Cian was quiet for a minute, and then said, "You were right, though."

Eulalia looked up at him.

"If I had listened to you more carefully, this wouldn't have happened to me," Cian gestured across his chest, his bony fingers lingering over a gaping wound that still remained there.

"Cian …" Eulalia began.

But before she could ask the inevitable question, someone shouted outside.

"Ey, mon! Cian! Where you at, boy?"

"An'jin," Cian said in surprise.

"I told you he'd be okay," Eulalia said.

"Well I knew that, I just—"

"Are you over 'ere? Who you talkin' to?"

"Damn it," Cian said. "Eulalia, hide in that pool of water. Slip into the shadows. It wouldn't be good for anyone if he saw us talking."

Eulalia nodded and dove into the water just as An'jin blinked into the cave.

"Why'd you run out on us back dere?" An'jin said. "Not that the alliance had any kind of a chance regardless, but ya know, principles."

"I had something to do," Cian said.

"Dat so?" An'jin said shrewdly. "Have anythin' to do with whoever you was just talkin' wit?"

"I was talking to myself," Cian said. His only skill in the art of the lie was a perfect control over his tone, which was non-committal and firm. "Was looking for something in here."

"Did ya find it?" An'jin wasn't stupid, but maybe he was giving Cian a break—probably still in a good mood from their victory.

"Yes," Cian said. "I did."

"Dat night elf, though …"

Then again, maybe not.

" … she really gave it to me," An'jin said. "She get you, too?"

"I ran into her," Cian said. "The encounter didn't last long."

The pool of water bubbled, and Cian added quickly, "She was tough, though.

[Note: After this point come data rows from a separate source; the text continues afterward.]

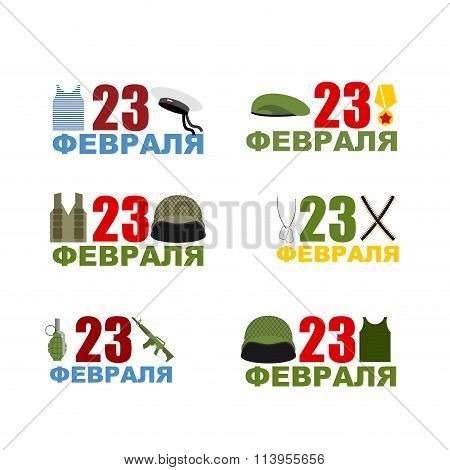 23 February Set  Logo. Military Helmets And Accessories Striped Vest. Green Beret And Cartridge Belt
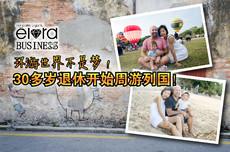 环游世界不是梦!80后夫妻在30多岁退休开始周游列国!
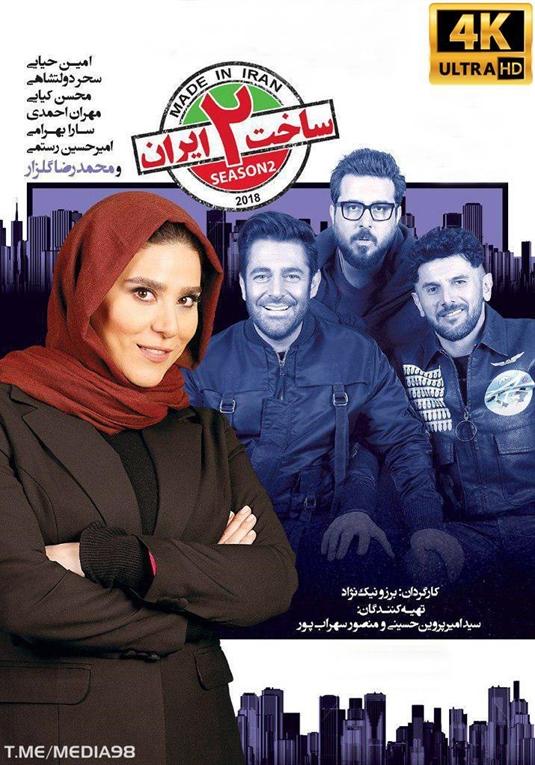 دانلود قسمت 5 فصل 2 ساخت ایران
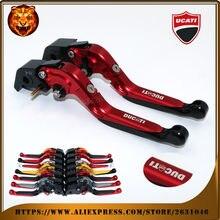 Para a ducati hypermotard 1100/s/evo sp moto motobike red black orange motocicleta ajustável folding extensível embreagem do freio leve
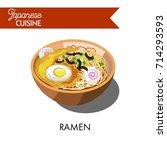 ramen noodle japanese cuisine...   Shutterstock .eps vector #714293593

Certainly very tough."

An'jin clapped a hand on Cian's shoulder. "Good work den, mon. I'll be seein' ya again."

Cian feared that this was more of a threat than a promise. There was very little love lost between the Forsaken and the trolls.

As soon as the mage had teleported out, Cian kneeled beside Eulalia's pool and called to her. "He's gone, Eulie."

When she did not immediately reply, Cian jumped into the water, worried that she had drowned. But she was at the bottom of the pool, picking another mushroom from between the rocks.

"I'm fine," she said when they surfaced. "See, I switched to my hydrocane thingy." She pointed to the blue staff that had temporarily replaced her polearm. "Kinda weird how that mage was looking for you."

"Yes," Cian said. "It is a little odd."

"I guess he was just concerned for you! That's nice."

"Concerned about, maybe," Cian said. "You know, we're not that close to the other races of the Horde …"

"How did you … I mean … what happened, anyway, Cian?" Eulalia said.

"I'm going to need a drink before I tell you that story."

Eulalia offered him a bottle of water, and he said, "I meant astiff drink." He paused. "No pun intended. Come on. Let's get out of this cave."